Runtime error in gradient computation

Rashmi_S_Murthy · December 13, 2021, 8:15am

Hi,
When I try to train a model, I face an error.
RuntimeError: one of the variables needed for gradient computation has been modified by an inplace operation: [torch.FloatTensor [20, 256, 1, 1]] is at version 3; expected version 2 instead. Hint: the backtrace further above shows the operation that failed to compute its gradient. The variable in question was changed in there or anywhere later. Good luck!

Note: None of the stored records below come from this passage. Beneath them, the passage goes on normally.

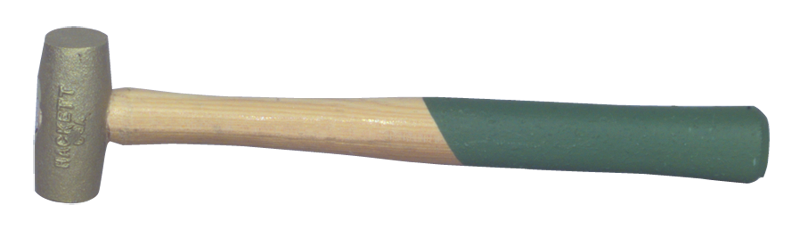 Hackett Brass Brass Hammer -- 8 oz; Hickory Handle; 7/8'' Head Diameter - Americas Industrial Supply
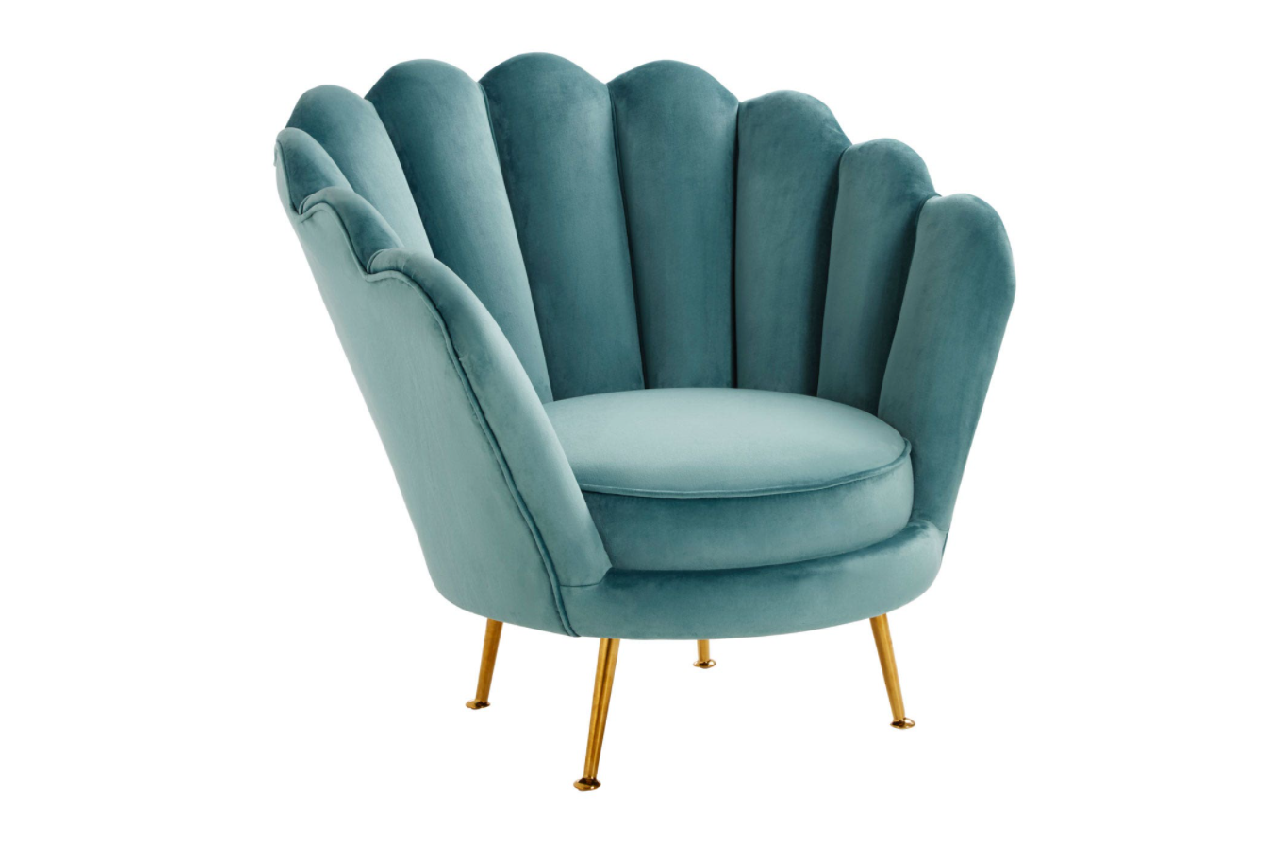 Chimes - Monroe Blue Scalloped Chair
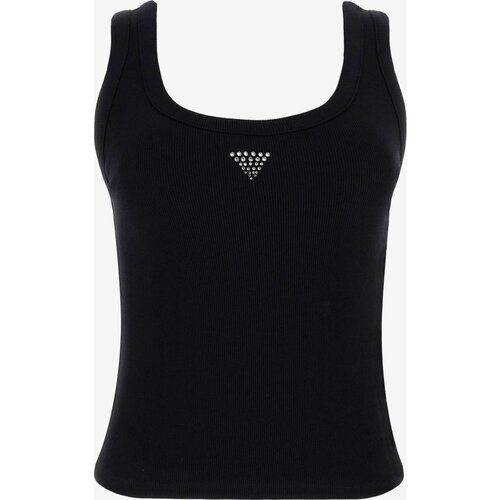 Υφασμάτινα Γυναίκα Αμάνικα / T-shirts χωρίς μανίκια Guess W3YP68 KA0H1 Black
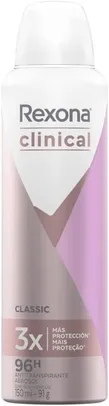 [Super R$14,36]Antitranspirante Aerosol Rexona Clinical Classic 150ml (A embalagem pode variar)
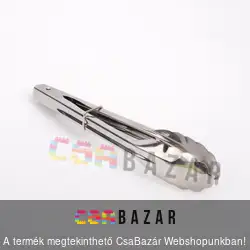 Salátakiszedő húsfogó csipesz 21 cm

Any idea what is causing this?
Thanks.

ptrblck · December 15, 2021, 9:14am

The error is usually raised by disallowed inplace operations, which would manipulate tensors which are needed to compute the gradients in the backward pass.
Here is a small example:

# works
w = nn.Parameter(torch.randn(1, 1))
x = torch.randn(1, 1)

y = w * x
y.backward() # works

# fails
w = nn.Parameter(torch.randn(1, 1))
x = torch.randn(1, 1)

y = w * x
x += 1 # x is needed to compute the gradient wrt w in the multiplication, so you can't manipulate it
y.backward()
# > RuntimeError: one of the variables needed for gradient computation has been modified by an inplace operation: [torch.FloatTensor [1, 1]] is at version 2; expected version 1 instead. Hint: enable anomaly detection to find the operation that failed to compute its gradient, with torch.autograd.set_detect_anomaly(True).

Check for these inplace manipulations and replace them with their out-of-place equivalents.